Dicevo, il libro. “L’incontro” di Michela Murgia. Non è un granché. Anzi,.è proprio un po’ difettoso. Ci si perde in un’avventura dei tre amici, quasi subito, solo che alla fine non ha alcuna importanza per l’economia del libro. Non spiega il loro rapporto, che era tale sia prima sia dopo l’avventura, e non è fondamentale per la seconda cosa, l’avvenimento religioso paesano che è il cuore del romanzo breve. Anzi, è come un fatto buttato lì, che serve per allungare, sennò oh, al numero minimo di pagina qua mica si arriva. Idem il fatto, che ne so, che a inizio libro si dice almeno tre o quattro volte il concetto che la vera parentela e fratellanza è solo con il rapporto di bambino dello stesso paese che si raggiunge e blablabla… si, okay. Serve dirlo settordici volte? Sì, certo, con belle parole, ma avevo capito già con la prima volta.
Insomma… è un romanzo che alla fine pecca del suo essere, in realtà, un racconto breve, che probabilmente nella brevità poteva essere incisivo, ma appena viene un po’ diluito, senza mettere mano alla struttura e alla sceneggiatura dei fatti, ecco che perde mordente e confeziona un’idea di “riuscito male” che ti resta addosso a fine lettura.

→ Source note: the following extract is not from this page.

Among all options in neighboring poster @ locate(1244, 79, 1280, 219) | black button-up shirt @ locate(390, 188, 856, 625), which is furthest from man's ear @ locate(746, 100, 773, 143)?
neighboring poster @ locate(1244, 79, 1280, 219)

Oh, certo. Potrei anche dire che per un ragazzino in cerca di letture facili potrebbe andare anche bene, ma non ne sono certo. In primis perché ha un inizio pesantuccio e farragginoso, con questo concetto ripetuto che io posso anche apprezzare, a livello di scrittura, molto buona, ma un ragazzetto no. E poi, c’è pure il fatto che l’ambientazione che riporta a qualche tempo fa, in un contesto “d’altri tempi” potrebbe anche essere poco digeribile per un lettore di oggi, che vive nel presenze. Per dirne una, fare il chierichetto con quel trasporto, con quel sistema di potere, con quell’idea di essere e diventare qualcuno facendolo… beh, è proprio lontana dal lettore moderno 10-15enne.

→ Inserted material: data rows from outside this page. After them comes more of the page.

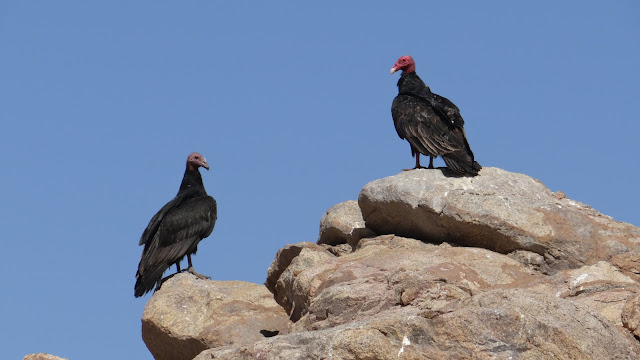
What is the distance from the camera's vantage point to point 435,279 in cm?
765

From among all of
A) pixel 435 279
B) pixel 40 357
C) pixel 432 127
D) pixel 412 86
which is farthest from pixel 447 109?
pixel 40 357

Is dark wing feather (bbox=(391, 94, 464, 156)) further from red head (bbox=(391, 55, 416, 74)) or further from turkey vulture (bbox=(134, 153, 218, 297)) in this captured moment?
turkey vulture (bbox=(134, 153, 218, 297))

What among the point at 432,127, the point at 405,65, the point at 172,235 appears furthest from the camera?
the point at 405,65

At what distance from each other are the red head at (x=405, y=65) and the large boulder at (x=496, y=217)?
2.62 m

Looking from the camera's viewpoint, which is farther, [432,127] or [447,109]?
[447,109]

Per la trama vi rimando ad altri, perché essendo molto scarna non è il caso che vi dica molto io. Sappiate che c’è la provincia sarda, le beghe del borgo, la religione intesa come promazione dell’umanità e soprattutto dei suoi difetti.
Ecco. alla fine il pregio maggiore è questo. L’idea di inventarsi un litigio religioso tra processioni per mostrare la piccolezza dell’umano, la pochezza del nostro essere. La risolveranno i bambini, ovvio, in un’azione telefonata e stucchevole ma d’impatto sul lettore leggero. A me non è piaciuto. Ma insomma… sono un cagacazzi, si sa. Amen.